■ Task description
Nothing in the records may change when you print them out again.

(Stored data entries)
***
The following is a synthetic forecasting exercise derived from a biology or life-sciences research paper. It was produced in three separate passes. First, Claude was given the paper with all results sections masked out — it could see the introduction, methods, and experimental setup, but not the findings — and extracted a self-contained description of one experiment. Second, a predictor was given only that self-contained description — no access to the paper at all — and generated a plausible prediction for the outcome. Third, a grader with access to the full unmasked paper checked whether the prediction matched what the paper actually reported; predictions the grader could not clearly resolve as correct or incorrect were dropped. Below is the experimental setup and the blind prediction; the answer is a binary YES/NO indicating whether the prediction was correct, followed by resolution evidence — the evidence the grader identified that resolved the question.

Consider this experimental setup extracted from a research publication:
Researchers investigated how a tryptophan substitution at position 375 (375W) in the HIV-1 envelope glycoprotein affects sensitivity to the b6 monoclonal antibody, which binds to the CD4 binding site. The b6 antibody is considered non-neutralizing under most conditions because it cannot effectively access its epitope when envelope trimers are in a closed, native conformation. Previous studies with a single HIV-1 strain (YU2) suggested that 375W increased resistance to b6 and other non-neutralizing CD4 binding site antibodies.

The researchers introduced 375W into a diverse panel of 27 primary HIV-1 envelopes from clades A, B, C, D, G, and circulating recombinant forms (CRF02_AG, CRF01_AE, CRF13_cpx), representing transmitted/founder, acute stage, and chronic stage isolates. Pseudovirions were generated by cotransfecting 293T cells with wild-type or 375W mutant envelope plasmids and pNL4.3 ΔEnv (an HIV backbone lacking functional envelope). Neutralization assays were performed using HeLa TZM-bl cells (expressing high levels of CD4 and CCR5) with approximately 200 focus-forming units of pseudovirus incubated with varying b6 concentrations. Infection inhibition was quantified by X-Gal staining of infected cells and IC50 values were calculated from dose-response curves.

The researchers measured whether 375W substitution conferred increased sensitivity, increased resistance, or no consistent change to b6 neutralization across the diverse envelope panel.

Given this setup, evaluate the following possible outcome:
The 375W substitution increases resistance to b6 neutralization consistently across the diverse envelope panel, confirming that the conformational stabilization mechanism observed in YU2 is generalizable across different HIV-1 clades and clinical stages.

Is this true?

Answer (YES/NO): NO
***
■ Expected answer
The following is a synthetic forecasting exercise derived from a biology or life-sciences research paper. It was produced in three separate passes. First, Claude was given the paper with all results sections masked out — it could see the introduction, methods, and experimental setup, but not the findings — and extracted a self-contained description of one experiment. Second, a predictor was given only that self-contained description — no access to the paper at all — and generated a plausible prediction for the outcome. Third, a grader with access to the full unmasked paper checked whether the prediction matched what the paper actually reported; predictions the grader could not clearly resolve as correct or incorrect were dropped. Below is the experimental setup and the blind prediction; the answer is a binary YES/NO indicating whether the prediction was correct, followed by resolution evidence — the evidence the grader identified that resolved the question.

Consider this experimental setup extracted from a research publication:
Researchers investigated how a tryptophan substitution at position 375 (375W) in the HIV-1 envelope glycoprotein affects sensitivity to the b6 monoclonal antibody, which binds to the CD4 binding site. The b6 antibody is considered non-neutralizing under most conditions because it cannot effectively access its epitope when envelope trimers are in a closed, native conformation. Previous studies with a single HIV-1 strain (YU2) suggested that 375W increased resistance to b6 and other non-neutralizing CD4 binding site antibodies.

The researchers introduced 375W into a diverse panel of 27 primary HIV-1 envelopes from clades A, B, C, D, G, and circulating recombinant forms (CRF02_AG, CRF01_AE, CRF13_cpx), representing transmitted/founder, acute stage, and chronic stage isolates. Pseudovirions were generated by cotransfecting 293T cells with wild-type or 375W mutant envelope plasmids and pNL4.3 ΔEnv (an HIV backbone lacking functional envelope). Neutralization assays were performed using HeLa TZM-bl cells (expressing high levels of CD4 and CCR5) with approximately 200 focus-forming units of pseudovirus incubated with varying b6 concentrations. Infection inhibition was quantified by X-Gal staining of infected cells and IC50 values were calculated from dose-response curves.

The researchers measured whether 375W substitution conferred increased sensitivity, increased resistance, or no consistent change to b6 neutralization across the diverse envelope panel.

Given this setup, evaluate the following possible outcome:
The 375W substitution increases resistance to b6 neutralization consistently across the diverse envelope panel, confirming that the conformational stabilization mechanism observed in YU2 is generalizable across different HIV-1 clades and clinical stages.

Is this true?

Answer (YES/NO): NO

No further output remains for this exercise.